Redacción Código Salud.
Bogotá.
Hay algo que ocurre todos los días, y pasa casi desaparcibido: las decisiones que tomamos frente a la mesa terminan moldeando nuestra salud, nuestros hábitos y hasta el futuro de quienes viven con nosotros.
Una bebida azucarada ‘para salir del paso’, una cena improvisada frente al celular o la costumbre de repetir alimentos ultraprocesados pueden parecer decisiones pequeñas. Pero sumadas en el tiempo, cuentan una historia distinta: una que hoy preocupa a especialistas en salud en Colombia.
Durante la conmemoración del Día Mundial de la Nutrición (próximo 28 de mayo), expertos recuerdan que la alimentación saludable no depende de dietas extremas ni de alimentos costosos. La verdadera transformación, aseguran, empieza en el hogar, con hábitos simples y sostenibles que toda la familia puede construir.

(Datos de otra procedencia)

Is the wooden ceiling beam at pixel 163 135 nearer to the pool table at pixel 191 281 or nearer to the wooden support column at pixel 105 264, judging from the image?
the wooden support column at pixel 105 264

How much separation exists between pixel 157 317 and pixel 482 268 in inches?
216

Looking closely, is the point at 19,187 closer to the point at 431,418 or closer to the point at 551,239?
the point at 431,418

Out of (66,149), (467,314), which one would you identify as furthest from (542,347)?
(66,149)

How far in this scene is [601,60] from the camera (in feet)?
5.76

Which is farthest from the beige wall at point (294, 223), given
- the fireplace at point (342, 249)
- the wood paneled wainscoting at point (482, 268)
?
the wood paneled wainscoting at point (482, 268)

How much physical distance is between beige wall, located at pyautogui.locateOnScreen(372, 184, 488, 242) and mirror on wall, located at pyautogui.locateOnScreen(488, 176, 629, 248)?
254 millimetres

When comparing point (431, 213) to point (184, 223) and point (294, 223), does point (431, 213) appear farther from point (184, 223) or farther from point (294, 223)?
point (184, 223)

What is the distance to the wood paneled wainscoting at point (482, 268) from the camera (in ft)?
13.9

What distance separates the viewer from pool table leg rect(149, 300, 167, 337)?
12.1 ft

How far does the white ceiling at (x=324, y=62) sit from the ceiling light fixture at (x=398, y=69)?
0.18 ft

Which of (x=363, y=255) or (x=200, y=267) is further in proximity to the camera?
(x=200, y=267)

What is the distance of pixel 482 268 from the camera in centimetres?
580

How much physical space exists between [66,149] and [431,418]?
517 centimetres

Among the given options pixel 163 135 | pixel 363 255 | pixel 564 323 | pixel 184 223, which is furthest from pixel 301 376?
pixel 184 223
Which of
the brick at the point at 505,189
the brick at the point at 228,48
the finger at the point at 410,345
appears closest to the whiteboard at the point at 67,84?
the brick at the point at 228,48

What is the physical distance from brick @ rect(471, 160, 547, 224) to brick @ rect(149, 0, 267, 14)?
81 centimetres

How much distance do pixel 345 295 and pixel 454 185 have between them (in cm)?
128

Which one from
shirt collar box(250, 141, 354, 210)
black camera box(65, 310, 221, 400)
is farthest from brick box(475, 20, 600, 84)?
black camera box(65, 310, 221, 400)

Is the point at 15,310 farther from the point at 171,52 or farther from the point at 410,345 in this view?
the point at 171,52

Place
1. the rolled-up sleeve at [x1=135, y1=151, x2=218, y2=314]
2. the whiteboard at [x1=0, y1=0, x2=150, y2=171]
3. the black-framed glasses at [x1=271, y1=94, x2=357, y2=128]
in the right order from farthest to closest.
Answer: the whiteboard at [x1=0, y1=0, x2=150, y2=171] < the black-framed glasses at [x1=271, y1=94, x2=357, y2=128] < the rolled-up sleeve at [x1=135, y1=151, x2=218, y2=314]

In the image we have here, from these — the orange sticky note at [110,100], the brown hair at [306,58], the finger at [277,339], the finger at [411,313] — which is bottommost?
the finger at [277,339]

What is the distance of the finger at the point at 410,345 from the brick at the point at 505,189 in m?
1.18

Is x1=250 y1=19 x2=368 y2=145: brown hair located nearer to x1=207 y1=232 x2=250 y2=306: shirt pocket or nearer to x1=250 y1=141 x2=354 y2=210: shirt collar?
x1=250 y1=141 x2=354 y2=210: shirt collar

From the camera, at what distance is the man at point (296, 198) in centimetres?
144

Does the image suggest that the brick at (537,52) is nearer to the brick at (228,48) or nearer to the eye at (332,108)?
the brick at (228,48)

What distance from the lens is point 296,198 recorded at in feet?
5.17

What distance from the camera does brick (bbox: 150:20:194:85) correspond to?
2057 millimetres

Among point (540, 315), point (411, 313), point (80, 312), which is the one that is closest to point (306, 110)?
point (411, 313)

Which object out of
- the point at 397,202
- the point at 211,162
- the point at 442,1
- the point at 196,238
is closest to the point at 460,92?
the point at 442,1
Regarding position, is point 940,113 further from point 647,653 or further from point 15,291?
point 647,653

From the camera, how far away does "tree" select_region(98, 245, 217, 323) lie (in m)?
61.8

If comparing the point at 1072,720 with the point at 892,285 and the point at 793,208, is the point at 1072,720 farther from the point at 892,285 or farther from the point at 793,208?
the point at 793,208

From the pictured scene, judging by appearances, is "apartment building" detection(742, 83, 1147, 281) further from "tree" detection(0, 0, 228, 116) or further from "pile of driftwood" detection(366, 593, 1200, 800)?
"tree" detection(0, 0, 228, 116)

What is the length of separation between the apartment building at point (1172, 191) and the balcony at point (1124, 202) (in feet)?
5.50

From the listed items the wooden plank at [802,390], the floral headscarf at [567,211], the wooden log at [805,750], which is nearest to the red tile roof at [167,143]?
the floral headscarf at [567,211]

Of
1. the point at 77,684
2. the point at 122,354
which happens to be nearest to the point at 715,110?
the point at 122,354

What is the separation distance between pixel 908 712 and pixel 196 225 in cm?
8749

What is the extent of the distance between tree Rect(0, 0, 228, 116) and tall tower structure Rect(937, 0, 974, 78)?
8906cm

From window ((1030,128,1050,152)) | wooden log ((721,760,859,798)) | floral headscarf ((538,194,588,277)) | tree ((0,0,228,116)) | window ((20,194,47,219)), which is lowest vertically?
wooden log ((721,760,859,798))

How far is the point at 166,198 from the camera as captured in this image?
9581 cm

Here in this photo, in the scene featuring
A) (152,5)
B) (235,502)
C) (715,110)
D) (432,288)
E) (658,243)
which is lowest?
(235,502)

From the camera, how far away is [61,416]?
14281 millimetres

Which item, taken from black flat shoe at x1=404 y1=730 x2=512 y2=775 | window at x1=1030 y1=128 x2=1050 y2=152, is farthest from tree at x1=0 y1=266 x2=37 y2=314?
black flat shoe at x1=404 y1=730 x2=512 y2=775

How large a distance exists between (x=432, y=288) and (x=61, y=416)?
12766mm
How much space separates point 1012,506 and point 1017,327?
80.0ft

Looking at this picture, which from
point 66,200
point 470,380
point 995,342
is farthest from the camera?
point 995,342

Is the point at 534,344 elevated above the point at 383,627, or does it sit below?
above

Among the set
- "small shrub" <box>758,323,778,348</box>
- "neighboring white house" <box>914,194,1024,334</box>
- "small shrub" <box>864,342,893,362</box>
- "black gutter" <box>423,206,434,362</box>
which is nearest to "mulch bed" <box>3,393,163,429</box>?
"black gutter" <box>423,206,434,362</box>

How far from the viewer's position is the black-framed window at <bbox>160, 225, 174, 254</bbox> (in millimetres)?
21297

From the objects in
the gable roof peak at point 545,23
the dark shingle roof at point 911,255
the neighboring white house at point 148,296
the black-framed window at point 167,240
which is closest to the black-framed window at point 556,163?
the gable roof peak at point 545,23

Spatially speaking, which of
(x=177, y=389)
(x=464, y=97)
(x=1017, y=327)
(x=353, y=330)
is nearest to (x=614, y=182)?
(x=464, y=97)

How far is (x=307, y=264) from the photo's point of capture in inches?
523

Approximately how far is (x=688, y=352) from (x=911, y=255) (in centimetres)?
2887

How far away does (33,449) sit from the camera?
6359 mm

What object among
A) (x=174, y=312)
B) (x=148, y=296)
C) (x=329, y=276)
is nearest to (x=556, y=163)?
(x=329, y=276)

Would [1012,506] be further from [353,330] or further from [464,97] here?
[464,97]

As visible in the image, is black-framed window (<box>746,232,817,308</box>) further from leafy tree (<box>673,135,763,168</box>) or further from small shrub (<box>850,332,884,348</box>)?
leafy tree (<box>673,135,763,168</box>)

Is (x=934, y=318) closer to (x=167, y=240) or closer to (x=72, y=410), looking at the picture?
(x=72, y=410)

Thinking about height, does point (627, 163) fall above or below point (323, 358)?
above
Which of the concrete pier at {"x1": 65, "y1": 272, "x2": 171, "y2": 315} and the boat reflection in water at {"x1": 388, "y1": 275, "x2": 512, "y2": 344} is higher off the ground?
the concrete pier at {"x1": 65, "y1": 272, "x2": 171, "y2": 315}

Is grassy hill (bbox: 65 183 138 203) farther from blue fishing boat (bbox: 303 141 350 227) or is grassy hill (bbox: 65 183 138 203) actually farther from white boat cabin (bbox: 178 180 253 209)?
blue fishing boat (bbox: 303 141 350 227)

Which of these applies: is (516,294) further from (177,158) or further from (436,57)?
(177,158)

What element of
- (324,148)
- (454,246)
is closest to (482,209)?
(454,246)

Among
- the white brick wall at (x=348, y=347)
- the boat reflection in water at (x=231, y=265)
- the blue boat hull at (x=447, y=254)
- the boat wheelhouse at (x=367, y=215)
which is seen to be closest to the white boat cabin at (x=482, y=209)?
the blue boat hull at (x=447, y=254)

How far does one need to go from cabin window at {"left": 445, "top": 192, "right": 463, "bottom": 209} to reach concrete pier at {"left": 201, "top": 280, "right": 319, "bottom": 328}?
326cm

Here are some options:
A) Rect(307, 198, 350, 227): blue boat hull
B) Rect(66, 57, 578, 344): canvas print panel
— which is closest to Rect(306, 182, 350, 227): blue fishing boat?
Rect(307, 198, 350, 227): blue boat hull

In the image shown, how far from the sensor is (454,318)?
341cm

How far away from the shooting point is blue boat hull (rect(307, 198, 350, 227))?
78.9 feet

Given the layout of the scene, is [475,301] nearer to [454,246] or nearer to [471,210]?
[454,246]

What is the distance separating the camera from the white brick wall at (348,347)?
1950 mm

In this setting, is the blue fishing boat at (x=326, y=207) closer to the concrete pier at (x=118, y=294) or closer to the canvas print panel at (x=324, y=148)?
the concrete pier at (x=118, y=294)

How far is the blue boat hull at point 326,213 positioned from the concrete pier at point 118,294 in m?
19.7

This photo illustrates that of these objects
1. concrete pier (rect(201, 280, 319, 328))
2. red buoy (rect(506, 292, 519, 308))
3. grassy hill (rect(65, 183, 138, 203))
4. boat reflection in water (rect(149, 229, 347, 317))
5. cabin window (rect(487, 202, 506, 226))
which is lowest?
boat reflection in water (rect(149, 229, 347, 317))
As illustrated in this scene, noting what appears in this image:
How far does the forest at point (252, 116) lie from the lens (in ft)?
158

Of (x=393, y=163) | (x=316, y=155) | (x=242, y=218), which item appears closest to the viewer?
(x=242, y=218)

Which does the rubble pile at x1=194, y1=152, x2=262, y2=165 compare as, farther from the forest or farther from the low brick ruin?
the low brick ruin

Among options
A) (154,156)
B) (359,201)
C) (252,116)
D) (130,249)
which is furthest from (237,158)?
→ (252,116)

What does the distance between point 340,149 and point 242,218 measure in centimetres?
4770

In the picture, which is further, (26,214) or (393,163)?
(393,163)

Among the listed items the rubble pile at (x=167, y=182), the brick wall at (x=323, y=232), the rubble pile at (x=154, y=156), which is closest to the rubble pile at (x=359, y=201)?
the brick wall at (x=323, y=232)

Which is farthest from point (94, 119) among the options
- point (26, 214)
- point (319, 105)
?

El panorama nutricional del país refuerza esta necesidad. Según el Global Nutrition Report, cerca del 29,3 % de las mujeres adultas y el 20 % de los hombres en Colombia viven con obesidad, una condición asociada a enfermedades cardiovasculares, diabetes y otros problemas de salud. A esto se suma un reto estructural: el acceso a alimentos saludables. Datos recientes basados en el DANE y la FAO muestran que aproximadamente el 25,5 % de los hogares colombianos enfrentó inseguridad alimentaria moderada o grave durante 2024.
Para especialistas, este contexto hace aún más urgente fortalecer la educación alimentaria desde casa y construir una relación más consciente con la comida.
“La nutrición es uno de los pilares fundamentales de la salud. Muchos de los hábitos que influyen en nuestro bienestar se construyen en casa, por eso es clave que las familias adopten prácticas sencillas como planear las comidas, priorizar alimentos frescos y fomentar una relación saludable con la alimentación”, Alejandro Rivas, gerente de la Red Médica de emi Falck y Faculty del Centro de Entrenamiento CEMI para Colombia de la American Heart Association.
Pequeños cambios, grandes resultados
Más allá de las dietas restrictivas o de las tendencias virales, los expertos coinciden en algo: los cambios sostenibles suelen ser los más simples.
Cocinar en familia, establecer horarios para comer, tomar más agua, aumentar el consumo de frutas y verduras y reducir los ultraprocesados son acciones cotidianas que pueden marcar diferencias reales en el bienestar físico y emocional.
Además, involucrar a todos los integrantes del hogar en la alimentación ayuda a consolidar hábitos duraderos y a generar una relación más sana con la comida desde la infancia.
“La alimentación saludable no tiene que ser compleja ni costosa. Muchas veces los cambios más efectivos son los más simples: reducir el consumo de alimentos ultraprocesados, incluir más alimentos naturales en el plato y mantener una rutina equilibrada de alimentación y actividad física”, Alejandro Rivas, gerente de la Red Médica de emi Falck y Faculty del Centro de Entrenamiento CEMI para Colombia de la American Heart Association.
Desde emi Falck recuerdan que la nutrición, junto con el descanso y la actividad física, sigue siendo uno de los pilares más importantes para prevenir enfermedades crónicas y mejorar la calidad de vida. Y quizás la mejor noticia es esta: muchas veces, el cambio empieza con algo tan cotidiano como sentarse juntos a la mesa.